Meesho’s other concern is its low average order value (AOV) of Rs 300-400 compared to peers. The ‘average’ AOV in Indian e-commerce is Rs 800 (less than $10), according to a report by AllianceBernstein. Meesho’s is less than average due to its high sales among low-income customers. Its GMV stood at $5 billion in June 2022, which is also significantly lower than Flipkart’s $23 billion, and Amazon’s $18-20 billion, as estimated by AllianceBernstein. “A price-sensitive customer is hardly loyal to any single platform,” says Technopak’s Bisen.
If Meesho has to break the Flipkart-Amazon duopoly in India and become profitable at the same time, it must devise new strategies. “How to make money is no longer just a strategic question. Today, it involves politics, policy, and tech. In a free market, Meesho could do an inventory model, push its own labels, charge a service fee from vendors, create loyalty programmes for customers, etc. But in an environment of regulatory uncertainty, you could start monetising in a certain way and tomorrow it could be deemed illegal,” says Bisen.
Then, what are Meesho’s options? It has started experimenting with financial services to meet the working capital needs of its sellers who may not be eligible for formal credit. “Financial services fall fairly and squarely into the things that we can do to increase monetisation. We’ve seen some successful examples as well. Alibaba had Ant Financial, which emerged from its commerce business,” says CFO Bansal. “We want to ensure availability of credit, so that our existing sellers can grow their businesses on Meesho.”
To increase its reach, Meesho joined the government’s Open Network for Digital Commerce (ONDC) in November.

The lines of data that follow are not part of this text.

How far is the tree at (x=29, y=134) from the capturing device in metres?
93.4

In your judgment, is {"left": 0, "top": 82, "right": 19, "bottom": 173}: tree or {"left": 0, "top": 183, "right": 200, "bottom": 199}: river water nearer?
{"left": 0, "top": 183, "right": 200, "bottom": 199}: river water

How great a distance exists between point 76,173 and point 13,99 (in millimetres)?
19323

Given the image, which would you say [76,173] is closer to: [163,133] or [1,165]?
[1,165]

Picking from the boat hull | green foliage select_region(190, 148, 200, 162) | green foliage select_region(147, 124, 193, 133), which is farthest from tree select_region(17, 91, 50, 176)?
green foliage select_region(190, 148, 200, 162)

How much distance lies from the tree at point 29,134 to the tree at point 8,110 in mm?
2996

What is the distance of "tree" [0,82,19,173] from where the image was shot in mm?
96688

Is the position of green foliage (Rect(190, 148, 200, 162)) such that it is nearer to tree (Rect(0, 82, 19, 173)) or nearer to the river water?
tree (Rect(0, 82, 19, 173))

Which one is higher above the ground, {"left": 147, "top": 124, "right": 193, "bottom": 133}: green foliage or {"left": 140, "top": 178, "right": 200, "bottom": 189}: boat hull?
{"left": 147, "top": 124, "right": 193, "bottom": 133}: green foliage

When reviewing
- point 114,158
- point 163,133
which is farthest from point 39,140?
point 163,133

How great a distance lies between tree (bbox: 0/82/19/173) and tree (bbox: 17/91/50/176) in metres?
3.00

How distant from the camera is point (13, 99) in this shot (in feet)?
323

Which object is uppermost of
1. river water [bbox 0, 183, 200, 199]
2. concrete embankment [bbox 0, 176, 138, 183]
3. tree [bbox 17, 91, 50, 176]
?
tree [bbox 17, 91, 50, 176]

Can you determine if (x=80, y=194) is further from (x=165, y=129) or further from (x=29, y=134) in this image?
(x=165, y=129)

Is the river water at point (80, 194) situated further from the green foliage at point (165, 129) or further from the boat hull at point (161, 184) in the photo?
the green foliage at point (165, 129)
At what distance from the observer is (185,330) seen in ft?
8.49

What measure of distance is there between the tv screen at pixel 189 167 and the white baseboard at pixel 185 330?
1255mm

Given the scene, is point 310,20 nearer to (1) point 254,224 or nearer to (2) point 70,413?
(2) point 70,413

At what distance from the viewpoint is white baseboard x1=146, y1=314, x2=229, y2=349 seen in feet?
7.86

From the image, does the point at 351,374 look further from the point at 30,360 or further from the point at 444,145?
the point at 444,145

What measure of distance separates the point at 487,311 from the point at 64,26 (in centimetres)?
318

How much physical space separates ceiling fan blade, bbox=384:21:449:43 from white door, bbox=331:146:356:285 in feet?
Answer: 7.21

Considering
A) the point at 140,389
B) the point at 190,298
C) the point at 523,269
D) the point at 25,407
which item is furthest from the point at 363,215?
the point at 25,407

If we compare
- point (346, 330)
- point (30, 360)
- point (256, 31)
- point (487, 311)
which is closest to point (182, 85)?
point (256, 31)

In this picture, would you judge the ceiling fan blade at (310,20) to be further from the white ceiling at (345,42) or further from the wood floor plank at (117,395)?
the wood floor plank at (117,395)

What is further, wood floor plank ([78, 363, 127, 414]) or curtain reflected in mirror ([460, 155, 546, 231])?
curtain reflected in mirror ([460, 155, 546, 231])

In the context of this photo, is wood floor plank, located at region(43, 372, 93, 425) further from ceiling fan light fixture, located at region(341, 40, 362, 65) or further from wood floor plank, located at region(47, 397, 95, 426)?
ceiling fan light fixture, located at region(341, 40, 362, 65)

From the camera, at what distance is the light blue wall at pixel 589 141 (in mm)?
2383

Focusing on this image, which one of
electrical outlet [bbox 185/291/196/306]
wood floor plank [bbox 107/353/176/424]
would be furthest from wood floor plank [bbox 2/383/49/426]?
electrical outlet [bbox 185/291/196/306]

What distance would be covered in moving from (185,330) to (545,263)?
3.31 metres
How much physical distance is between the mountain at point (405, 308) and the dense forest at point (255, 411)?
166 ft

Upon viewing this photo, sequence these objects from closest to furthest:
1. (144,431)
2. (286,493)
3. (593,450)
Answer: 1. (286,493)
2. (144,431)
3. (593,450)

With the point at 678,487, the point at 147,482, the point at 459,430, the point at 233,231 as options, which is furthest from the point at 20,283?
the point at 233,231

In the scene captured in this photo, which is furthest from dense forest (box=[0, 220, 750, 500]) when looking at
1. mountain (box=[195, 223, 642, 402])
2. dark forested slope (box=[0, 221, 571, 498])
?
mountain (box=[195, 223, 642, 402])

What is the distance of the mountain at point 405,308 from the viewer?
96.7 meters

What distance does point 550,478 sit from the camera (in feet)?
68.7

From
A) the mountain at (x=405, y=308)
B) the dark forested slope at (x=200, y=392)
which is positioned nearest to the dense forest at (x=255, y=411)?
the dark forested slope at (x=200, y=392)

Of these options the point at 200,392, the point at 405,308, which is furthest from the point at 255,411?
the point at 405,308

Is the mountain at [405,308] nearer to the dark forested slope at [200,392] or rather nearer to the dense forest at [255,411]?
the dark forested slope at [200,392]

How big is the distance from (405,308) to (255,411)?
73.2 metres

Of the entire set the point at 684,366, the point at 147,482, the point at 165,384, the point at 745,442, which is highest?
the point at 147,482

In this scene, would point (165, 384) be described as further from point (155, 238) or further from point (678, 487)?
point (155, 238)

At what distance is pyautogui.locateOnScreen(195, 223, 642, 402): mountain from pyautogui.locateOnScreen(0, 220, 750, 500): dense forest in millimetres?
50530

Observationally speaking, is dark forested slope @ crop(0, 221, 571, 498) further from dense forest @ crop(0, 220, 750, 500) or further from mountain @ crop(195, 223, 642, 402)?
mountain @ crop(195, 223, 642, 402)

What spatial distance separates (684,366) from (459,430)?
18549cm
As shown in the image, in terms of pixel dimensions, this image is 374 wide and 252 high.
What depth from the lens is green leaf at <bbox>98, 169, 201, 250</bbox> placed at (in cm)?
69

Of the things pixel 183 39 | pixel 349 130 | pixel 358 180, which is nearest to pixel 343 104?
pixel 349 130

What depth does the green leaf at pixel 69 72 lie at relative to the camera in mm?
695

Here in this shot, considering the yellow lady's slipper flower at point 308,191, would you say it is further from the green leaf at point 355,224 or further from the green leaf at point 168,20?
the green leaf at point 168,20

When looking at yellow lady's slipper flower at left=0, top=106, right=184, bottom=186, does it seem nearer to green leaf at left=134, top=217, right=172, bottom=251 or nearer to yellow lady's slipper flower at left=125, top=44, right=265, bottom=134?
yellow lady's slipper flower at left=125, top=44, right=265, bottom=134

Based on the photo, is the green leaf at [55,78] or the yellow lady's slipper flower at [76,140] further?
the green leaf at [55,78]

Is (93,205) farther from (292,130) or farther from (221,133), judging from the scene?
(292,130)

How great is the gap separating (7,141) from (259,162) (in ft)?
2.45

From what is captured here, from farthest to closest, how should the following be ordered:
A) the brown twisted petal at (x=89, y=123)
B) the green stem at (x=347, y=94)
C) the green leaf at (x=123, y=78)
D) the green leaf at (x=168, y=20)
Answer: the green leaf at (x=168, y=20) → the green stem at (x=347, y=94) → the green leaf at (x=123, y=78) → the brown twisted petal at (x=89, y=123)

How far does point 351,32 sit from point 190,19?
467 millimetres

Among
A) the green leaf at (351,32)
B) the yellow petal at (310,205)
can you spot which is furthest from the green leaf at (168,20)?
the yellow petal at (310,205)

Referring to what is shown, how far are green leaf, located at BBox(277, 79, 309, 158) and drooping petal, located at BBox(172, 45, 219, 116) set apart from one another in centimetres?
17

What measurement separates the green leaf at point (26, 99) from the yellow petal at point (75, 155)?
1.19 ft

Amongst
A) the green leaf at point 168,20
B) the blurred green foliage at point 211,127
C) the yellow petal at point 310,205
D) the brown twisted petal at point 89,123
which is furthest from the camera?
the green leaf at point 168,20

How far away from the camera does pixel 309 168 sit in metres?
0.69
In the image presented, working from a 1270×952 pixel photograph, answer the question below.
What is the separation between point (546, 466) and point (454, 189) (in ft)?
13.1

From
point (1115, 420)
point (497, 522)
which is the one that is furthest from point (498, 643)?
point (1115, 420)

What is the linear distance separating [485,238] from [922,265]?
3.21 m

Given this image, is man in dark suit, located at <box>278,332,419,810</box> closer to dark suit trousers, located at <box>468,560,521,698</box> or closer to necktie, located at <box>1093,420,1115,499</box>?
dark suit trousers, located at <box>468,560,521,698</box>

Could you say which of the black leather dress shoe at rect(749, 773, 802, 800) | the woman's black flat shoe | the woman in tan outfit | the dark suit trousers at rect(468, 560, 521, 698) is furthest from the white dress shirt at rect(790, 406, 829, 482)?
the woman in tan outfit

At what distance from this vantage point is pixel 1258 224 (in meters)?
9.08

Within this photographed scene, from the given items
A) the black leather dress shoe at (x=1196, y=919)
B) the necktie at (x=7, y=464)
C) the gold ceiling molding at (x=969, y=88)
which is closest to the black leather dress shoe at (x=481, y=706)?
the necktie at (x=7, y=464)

Aatrey believes this integration will fuel the discoverability of products for consumers, while also giving a fillip to hyperlocal businesses. “ONDC will also play an important role in expanding India’s e-commerce sector by bringing more consumers online,” he says.
Some sector analysts reckon Meesho must now look at solving the logistics quandary and bring down dependence on third-party players. “Meesho has been solving for reach in the last two to three years and for people who have never purchased online. But reach is a capital-intensive problem,” says Sanjay Kothari, Associate Partner at RedSeer Strategy Consultants. “The next problem to attack would be logistics and the high rate of returns. Meesho could start charging for logistics from sellers to build an indirect revenue model even as the ad business becomes a large contributor,” he explains.
But is all this enough to attain profitability? Questions have been asked of Meesho’s P&L and its ‘growth-at-all-costs’ mentality. This is, of course, more systemic than specific in hyper-funded start-ups.
SoftBank believes Meesho is better placed than a lot of “upstarts”. “Given the strength of the balance sheet, it gives them a runway of more than two years. They will be profitable before that,” says Misra.
But can any new-age company surrender rapid growth at the altar of profitability? Aatrey says one can’t choose one over the other. “If you become profitable and are not growing, then why would the investor back you? They would rather go for an old-economy company that is growing at least 20 per cent YoY [year-on-year] and is still profitable,” he says. “We’d rather grow somewhere around 50-70 per cent, with profits.”
Can Meesho then become India’s Pinduoduo? Well, time will tell.